Patience - It's a virtue right?

Just after a demo meeting on Friday my wife called from somewhere near Table Rock Lake. She was lost. When I asked what she needed she said "I need to get from where I am to where I need to be." HA! Smart ass!

So I went back to to the office, pulled up Sprint Family Locator, pulled up Google Maps, and pulled up the state park map. I asked her to walk out of the store she was in, face the street and tell me what was to her left and her right. What I got was "There's a McDonald's, a fire station, a [insert laundry list of buildings without location or orientation]."

So I try to keep my calm and walk through step by step. The more calm and specific I am the more angry and confused she gets. So very, VERY frustrating. I finally get her on the road and toward the campgrounds. I give her the last of the directions, just two turns left; Pass the convention center, turn right onto 265, go across the dam, turn right at the marina, the marina is right next to the campground.

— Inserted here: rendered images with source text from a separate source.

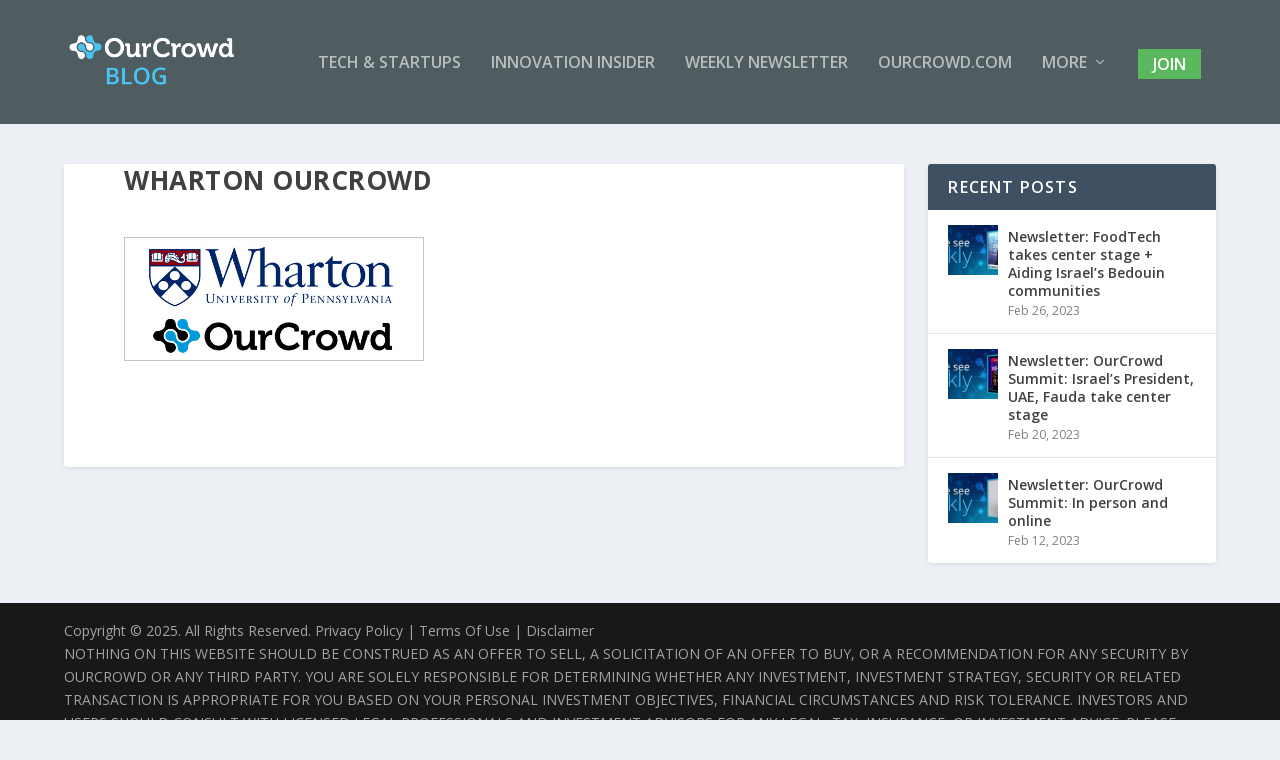

--- FILE ---
content_type: text/css
request_url: https://blog.ourcrowd.com/wp-content/themes/Extra-child/style.css?ver=4.4.5.1588742420
body_size: 15
content:
/*
Theme Name: Extra Child
Theme URI: http://www.elegantthemes.com/gallery/extra/
Template: Extra
Author: Elegant Themes
Author URI: http://www.elegantthemes.com
Description: Extra
Version: 4.4.5.1588742420
Updated: 2020-05-06 08:20:20

*/



--- FILE ---
content_type: text/plain
request_url: https://www.google-analytics.com/j/collect?v=1&_v=j102&a=2131531324&t=pageview&_s=1&dl=https%3A%2F%2Fblog.ourcrowd.com%2Fourcrowd-wharton-launch-worlds-largest-student-run-impact-investing-platform%2Fwharton-ourcrowd%2F&ul=en-us%40posix&dt=Wharton%20OurCrowd%20-%20OurCrowd%20Blog&sr=1280x720&vp=1280x720&_u=IEBAAEABAAAAACAAI~&jid=415516843&gjid=772079251&cid=54278992.1765124210&tid=UA-35154557-13&_gid=979505613.1765124210&_r=1&_slc=1&z=678250867
body_size: -451
content:
2,cG-B8RF8VCYHV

Just remember "convention center, dam, marina". Then I got accused of treating her like a child and making it like Dora the Explorer. Regardless I convinced her that she could make it and to call me when she reached the campground.

During the call the ladies in the room with me are giggling about how their significant others would have responded to a similar call. Knowing that I'm already cranky and have a headache Cyndi hops up and gives me a little shoulder squeeze while I'm directing. After the call they compliment me on how patient I was and how nice I stayed in the call. A stark contrast between how they interpreted the conversation and my wife did.

It's so frustrating to get compliments about how patient I am, what a good husband I am, how incredible it is all the things that I do for my wife and yet NONE of those compliments come from my wife. It's a thankless job I guess. I just don't know how to deal with the disconnect anymore. Is it really that others only see me at my best and she sees me only at my worst, or is her filter, because of her own childhood issues, just skewed so far that she can't see the positives of what I do.

Frustrating when patience is a virtue that people relish and yet my ample supply seems to go, not unnoticed but quite possibly derided.